“We’ve got shovel-ready projects all across the country. And governors and mayors are pleading to fund it. The minute we can get those investments to the state level, jobs are going to be created.” — President-elect Barack Obama, December 2008
“There’s no such thing as shovel-ready projects.” — President Obama, September 2010
Boosting federal investment in infrastructure has never had so many enthusiasts. During the presidential campaign, it was the rare chorus that Donald Trump, Hillary Clinton and Bernie Sanders could all join in singing.
House Democratic leader Nancy Pelosi says she’s eager to work with Trump on it. Her GOP counterpart, Kevin McCarthy, expects Republicans to cooperate with their president.
Both the AFL-CIO and the U.S. Chamber of Commerce are in favor. And why not? Not only will we get more modern facilities, we are told, but the gusher of money will invigorate the economy and create lots of blue-collar jobs.
But such investments don’t always work out the way they’re supposed to. Pouring funds into highways, bridges, airports, dams and other projects is easy. Spending money wisely is hard. What beckons on the horizon, as Obama discovered after getting his $840 billion stimulus in 2009, often turns out to be a mirage.
There are several reasons for deep skepticism about this whole proposed endeavor. One is that the federal government has a lousy record of investing for the maximum payoff. Harvard e=conomist Edward Glaeser has noted that the transportation funding in Obama’s package “was twice as generous, on a per-capita basis, to the ten least dense states than it was to the ten densest states, even though higher-density areas need more expensive infrastructure.”
Remember that “bridge to nowhere” that Alaska Gov. Sarah Palin bragged about stopping? It was part of a federal highway bill. When Washington lavishes money on transportation, it typically puts politics above economic merit.
There are doubtless many infrastructure fixes that could be done with more spending. But why should the federal government assume responsibility for them? The majority serve mostly local needs and can be financed by the beneficiaries. Mayors and governors are less accountable when such projects are financed by taxpayers who live elsewhere.
People in Los Angeles, Houston and Pittsburgh know better than anyone else what the local priorities are. If taxpayers in those places aren’t willing to shore up the bridges or resurface the roads they use every day, it’s a signal the money shouldn’t be spent.
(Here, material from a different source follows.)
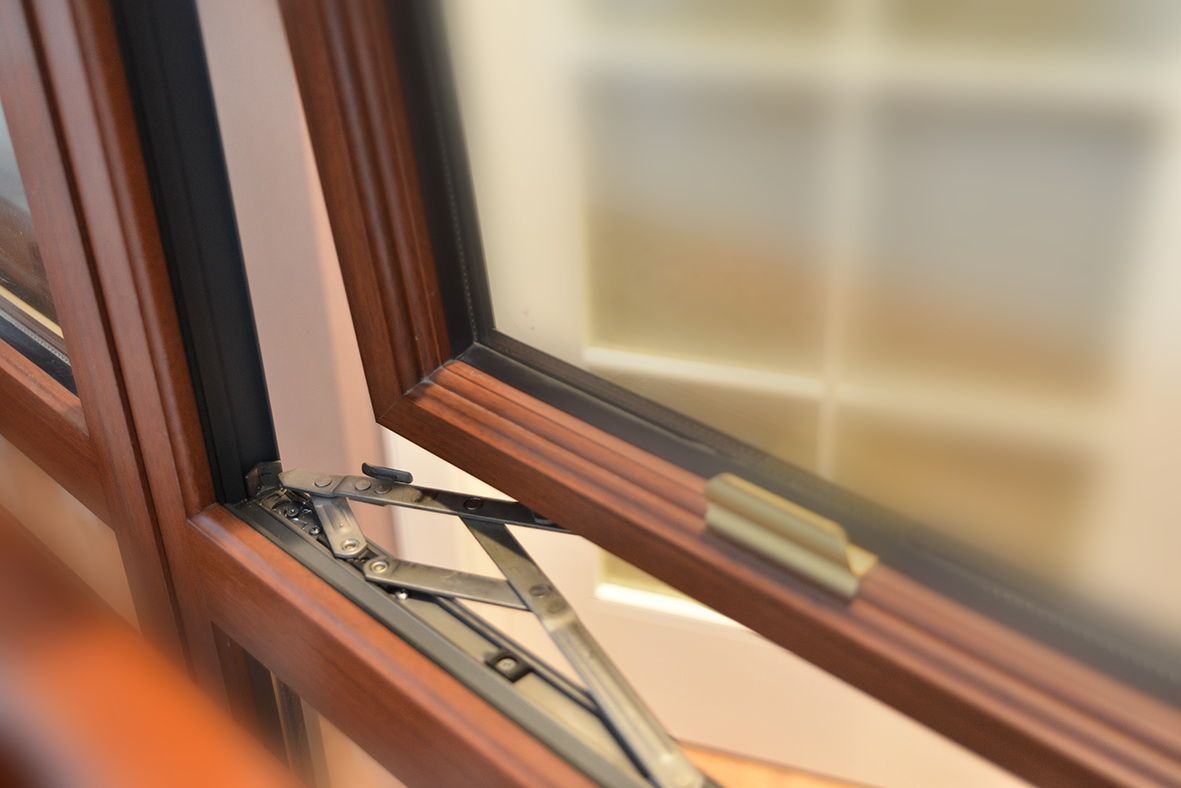 厂家定制中高档门窗 外开下悬铝合金窗 外开下悬优质铝合金窗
In the 1960s, notes economist Lee Ohanian of the Hoover Institution, capital outlays made up 20 percent of California’s state budget. Today they’re 3 percent.
Nor will infrastructure spending yield a harvest of new jobs. A study by the Congressional Budget Office calculated that the 2009 stimulus, of which infrastructure was only a part, created no more than 200,000 jobs by 2014 — out of the 9 million the economy added during that period.
Andrew Garin, a Ph.D. candidate in economics at Harvard, studied the results of the 2009 package and detected “little to no county-level impact of highway spending on local employment outcomes reported by employers. There appears to be no effect on local highway-construction, employment, overall construction employment, or total private-sector employment.”
The prospect of a blue-collar boom is a feat of imagination. Out-of-work coal miners and autoworkers don’t necessarily have the skills contractors need to expand airports or replace bridges. The unemployment rate for construction workers is just 5.7 percent, which means a lot of those hired for public projects would be taken away from private ones.
What about the claim that a massive infrastructure program will be a 5-Year Energy shot for the economy? Standard economic theory says that such an effort to boost total national demand can be helpful during a recession.
But in the eighth year of a recovery, it will just crowd out private spending, nullifying any macroeconomic benefit.
One likely consequence of this type of program, whether financed with direct spending or tax credits, is to add to the federal debt, to the detriment of future taxpayers. The CBO concluded that Obama’s stimulus had modest short-term benefits for the economy but negative long-term effects, because “increased debt tends to reduce the stock of productive private capital.”
Trump and others in Washington see an infrastructure push as a superhighway to prosperity. Most likely, it’s a grander, shinier bridge to nowhere.